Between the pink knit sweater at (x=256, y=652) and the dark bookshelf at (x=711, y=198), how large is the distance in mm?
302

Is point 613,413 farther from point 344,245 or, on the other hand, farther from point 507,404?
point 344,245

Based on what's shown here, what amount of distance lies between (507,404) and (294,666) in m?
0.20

---

[TASK REQUIREMENTS]
Please write out the records above word for word, keeping their order.

[TASK OUTPUT]
Between the pink knit sweater at (x=256, y=652) and the dark bookshelf at (x=711, y=198), how large is the distance in mm?
302

Is point 613,413 farther from point 344,245 or, on the other hand, farther from point 507,404?
point 344,245

Based on what's shown here, what amount of distance lies between (507,404) and (294,666) in m?
0.20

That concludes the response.